The girlfriend has nothing, no POA. The funeral home notified SS, and we verified that. We closed his bank personal account as well as notified his company's pension dept he retired from to halt those payments. I'm sure she would've kept on receiving payments if she could have.. We are at the point of searching for a lawyer. I think the tax thing will put us there, and to be be declared as executor of the estate.
First of all, even if a power of attorney existed, it dissolves upon death. You can't use a POA to act for a deceased person, so that's irrelevant.
It sounds like you want to file a return just to block the other person from also e-filing a tax return. I think this is probably a bad idea, because it will almost certainly be wrong or incomplete, and amended returns are taking up to a full year to process. You want to get this right, not rushed.

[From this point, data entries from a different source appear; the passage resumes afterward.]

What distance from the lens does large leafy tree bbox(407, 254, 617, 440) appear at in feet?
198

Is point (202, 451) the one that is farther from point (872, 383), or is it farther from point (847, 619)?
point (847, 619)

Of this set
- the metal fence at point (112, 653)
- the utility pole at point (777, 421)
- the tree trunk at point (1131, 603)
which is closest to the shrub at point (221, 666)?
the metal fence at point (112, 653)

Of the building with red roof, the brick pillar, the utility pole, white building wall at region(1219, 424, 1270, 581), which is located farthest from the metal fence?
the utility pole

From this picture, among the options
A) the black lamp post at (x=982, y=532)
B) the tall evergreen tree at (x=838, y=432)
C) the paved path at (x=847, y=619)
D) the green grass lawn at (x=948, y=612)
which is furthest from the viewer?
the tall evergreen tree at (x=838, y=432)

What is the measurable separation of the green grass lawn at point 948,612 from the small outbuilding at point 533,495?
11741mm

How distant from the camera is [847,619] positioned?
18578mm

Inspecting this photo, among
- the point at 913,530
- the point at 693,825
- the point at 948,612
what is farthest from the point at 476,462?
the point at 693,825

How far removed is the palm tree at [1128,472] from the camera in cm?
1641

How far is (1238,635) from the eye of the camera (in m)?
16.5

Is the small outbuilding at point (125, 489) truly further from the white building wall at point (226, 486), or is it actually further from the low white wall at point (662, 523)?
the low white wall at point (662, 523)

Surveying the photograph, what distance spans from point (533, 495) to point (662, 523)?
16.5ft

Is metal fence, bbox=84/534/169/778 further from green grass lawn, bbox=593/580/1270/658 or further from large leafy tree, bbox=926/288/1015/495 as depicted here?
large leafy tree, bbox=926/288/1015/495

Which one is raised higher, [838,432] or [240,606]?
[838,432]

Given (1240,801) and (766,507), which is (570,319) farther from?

No one can legally file for a deceased person without a declaration that they are the person's executor or personal representative. Typically this is done by signing your name to the tax return on paper with "personal representative" next to it. To get a deceased person's tax refund sent to you, you must file a form 1310 with your tax return, and that also requires a declaration that you are appointed their personal representative, and you can't e-file this form. You must mail it (with a full return or separately after e-filing the main return) and attach a copy of the court order designating you as the personal representative.
So there is not too much worry that someone else could claim your father's tax refund, and lots of ways to prove the person was wrong if they tried to do so.